Notice how the wedding metaphor brings up all kinds of creative ideas for event process. Not only that, but any of the appropriated matching process will be familiar and relatively comfortable to participants due to their existing knowledge of what the Elementary Meeting routinely entails.
2) A conversation
How would you design an internal corporate event to announce major changes at a company? Change is rarely easy, so you’ll expect a host of questions and potentially some confrontation. The likely first thought of most meeting professionals would be to use a standard presentation set-up: employees sitting in theater seating facing management making presentations on a stage at the front of the room. But here’s how Eric and Mike describe the message such a setup sends:
“Having management on the stage in the floodlight and the employees as spectators sitting in the auditorium in darkness carries a powerful message. The message is this: the employees are a passive audience of what the management wants to put across; there is a gap between management and the rest of the company and the employees are kept in the dark. The participants would feel this in an instant. It is not a message that is transmitted through words; it is transmitted through the experience they have when entering the theatre and the lights go out. They undergo a physical experience that tells them: you are mere onlookers, the important people are up there on stage. In fact, the gap is clearly visible, you can see it because there is an open space between the front row and the stage.”
What Eric & Mike came up with
Instead, what if we used a conversation as the Elementary Meeting starting point for the event design?
“All 450 employees were seated on the stage, in two groups facing each other. This made them actors in their own play. Centre stage stood a small pedestal, with a camera mounted on it. It worked as a whiteboard. Everything that was written on it was projected directly onto big screens, visible for everyone. Those who spoke stood in the middle, between the two stands.

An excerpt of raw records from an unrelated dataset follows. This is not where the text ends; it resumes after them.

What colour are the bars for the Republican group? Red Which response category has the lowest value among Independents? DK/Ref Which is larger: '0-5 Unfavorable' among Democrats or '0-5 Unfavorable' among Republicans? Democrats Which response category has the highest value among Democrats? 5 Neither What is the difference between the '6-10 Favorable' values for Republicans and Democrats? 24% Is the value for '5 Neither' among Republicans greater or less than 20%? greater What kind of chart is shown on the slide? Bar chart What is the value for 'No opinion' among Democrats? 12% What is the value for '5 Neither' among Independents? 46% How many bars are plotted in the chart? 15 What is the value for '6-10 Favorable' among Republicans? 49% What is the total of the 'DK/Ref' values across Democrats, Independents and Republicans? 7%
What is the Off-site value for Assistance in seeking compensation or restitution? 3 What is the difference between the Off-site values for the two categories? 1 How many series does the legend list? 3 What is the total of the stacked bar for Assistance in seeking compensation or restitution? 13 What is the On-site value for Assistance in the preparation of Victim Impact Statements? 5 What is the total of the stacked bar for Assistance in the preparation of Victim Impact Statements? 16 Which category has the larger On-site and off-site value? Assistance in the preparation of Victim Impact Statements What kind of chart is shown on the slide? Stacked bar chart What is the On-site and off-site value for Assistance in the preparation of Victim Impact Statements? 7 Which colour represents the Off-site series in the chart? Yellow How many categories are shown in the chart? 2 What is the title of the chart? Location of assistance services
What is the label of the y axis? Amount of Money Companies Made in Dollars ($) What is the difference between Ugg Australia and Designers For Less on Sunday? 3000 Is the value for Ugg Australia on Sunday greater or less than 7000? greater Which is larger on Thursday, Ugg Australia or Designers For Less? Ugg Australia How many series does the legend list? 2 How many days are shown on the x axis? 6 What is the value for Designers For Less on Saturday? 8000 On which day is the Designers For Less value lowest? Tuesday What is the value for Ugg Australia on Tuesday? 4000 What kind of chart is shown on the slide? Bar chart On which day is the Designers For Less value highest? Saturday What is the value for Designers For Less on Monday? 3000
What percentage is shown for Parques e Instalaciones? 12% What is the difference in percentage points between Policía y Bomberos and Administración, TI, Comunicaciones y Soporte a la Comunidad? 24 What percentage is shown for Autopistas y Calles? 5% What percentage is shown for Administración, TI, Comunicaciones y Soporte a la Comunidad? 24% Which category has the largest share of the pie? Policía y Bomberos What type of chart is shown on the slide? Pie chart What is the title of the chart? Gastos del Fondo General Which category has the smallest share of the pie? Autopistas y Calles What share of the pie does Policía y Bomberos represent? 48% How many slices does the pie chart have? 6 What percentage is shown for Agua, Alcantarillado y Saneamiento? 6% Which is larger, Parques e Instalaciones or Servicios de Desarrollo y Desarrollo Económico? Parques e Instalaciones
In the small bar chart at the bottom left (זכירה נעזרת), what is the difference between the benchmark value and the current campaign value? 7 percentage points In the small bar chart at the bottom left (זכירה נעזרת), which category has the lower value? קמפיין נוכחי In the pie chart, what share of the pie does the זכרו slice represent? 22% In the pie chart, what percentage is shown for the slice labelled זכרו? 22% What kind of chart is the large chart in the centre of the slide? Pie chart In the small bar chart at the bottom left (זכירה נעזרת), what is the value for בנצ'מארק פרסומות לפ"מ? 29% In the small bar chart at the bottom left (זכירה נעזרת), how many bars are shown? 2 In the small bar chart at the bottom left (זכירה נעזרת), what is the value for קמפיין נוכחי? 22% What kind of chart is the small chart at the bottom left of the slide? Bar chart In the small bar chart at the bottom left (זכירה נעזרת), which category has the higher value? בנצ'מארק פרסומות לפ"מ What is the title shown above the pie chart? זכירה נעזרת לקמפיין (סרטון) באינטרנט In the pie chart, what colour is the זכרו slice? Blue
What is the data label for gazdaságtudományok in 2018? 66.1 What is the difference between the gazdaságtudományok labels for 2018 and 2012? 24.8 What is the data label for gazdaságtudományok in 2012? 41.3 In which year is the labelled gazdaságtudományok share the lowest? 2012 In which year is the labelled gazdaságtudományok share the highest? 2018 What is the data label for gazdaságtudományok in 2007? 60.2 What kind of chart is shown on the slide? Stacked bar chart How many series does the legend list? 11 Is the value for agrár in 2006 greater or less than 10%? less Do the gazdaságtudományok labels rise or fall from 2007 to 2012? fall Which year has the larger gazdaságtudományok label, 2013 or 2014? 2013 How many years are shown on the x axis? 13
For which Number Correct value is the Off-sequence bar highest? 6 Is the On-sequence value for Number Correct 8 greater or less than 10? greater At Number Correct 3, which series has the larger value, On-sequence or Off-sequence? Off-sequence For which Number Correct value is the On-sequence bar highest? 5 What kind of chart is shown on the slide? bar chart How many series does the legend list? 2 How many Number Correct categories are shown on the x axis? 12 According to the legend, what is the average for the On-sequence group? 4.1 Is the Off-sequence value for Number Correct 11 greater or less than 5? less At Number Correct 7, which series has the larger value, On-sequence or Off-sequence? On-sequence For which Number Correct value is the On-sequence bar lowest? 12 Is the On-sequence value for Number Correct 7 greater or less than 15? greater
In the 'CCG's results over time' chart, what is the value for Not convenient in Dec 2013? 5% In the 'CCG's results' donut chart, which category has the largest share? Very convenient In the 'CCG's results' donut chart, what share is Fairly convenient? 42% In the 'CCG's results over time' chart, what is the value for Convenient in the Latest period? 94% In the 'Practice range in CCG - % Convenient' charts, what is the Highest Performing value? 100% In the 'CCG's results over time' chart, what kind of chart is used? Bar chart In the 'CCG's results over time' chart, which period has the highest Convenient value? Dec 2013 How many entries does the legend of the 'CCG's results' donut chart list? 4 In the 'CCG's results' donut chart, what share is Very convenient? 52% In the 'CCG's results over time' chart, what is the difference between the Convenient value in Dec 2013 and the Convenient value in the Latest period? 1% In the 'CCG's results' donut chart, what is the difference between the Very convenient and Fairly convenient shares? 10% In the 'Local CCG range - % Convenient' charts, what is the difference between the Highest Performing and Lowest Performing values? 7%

Meanwhile, each participant was constantly facing a whole bunch of people, namely their colleagues. This gave an instant feeling of ‘us’; having a conversation amongst ourselves.”
See how the simple metaphor of a conversation changed the dynamic environment for this event?
3) Saying goodbye
You can even use the Elementary Meeting metaphor to design a single session. In this final example, Mike and Eric describe the end of a seminar using a sports-based Elementary Meeting, namely the ritual used at the start of a hockey game:
“…the facilitator instructs participants to arrange themselves in two rows opposite each other, like ice hockey players before a match. They find themselves standing in pairs, one in front of the other. When he signals they shake hands, express a brief wish, and then step sideways to meet the next person. In just a couple of minutes, all of the 64 participants have exchanged a meaningful goodbye.”
As you can see, when designing an event it’s worth investigating whether there’s an Elementary Meeting that will provide a familiar format for the entire meeting or a portion of it. Mike and Eric’s book is well worth reading for more examples of how to create breakthrough meeting designs, as well as a host of other fresh and innovative ideas about meeting design.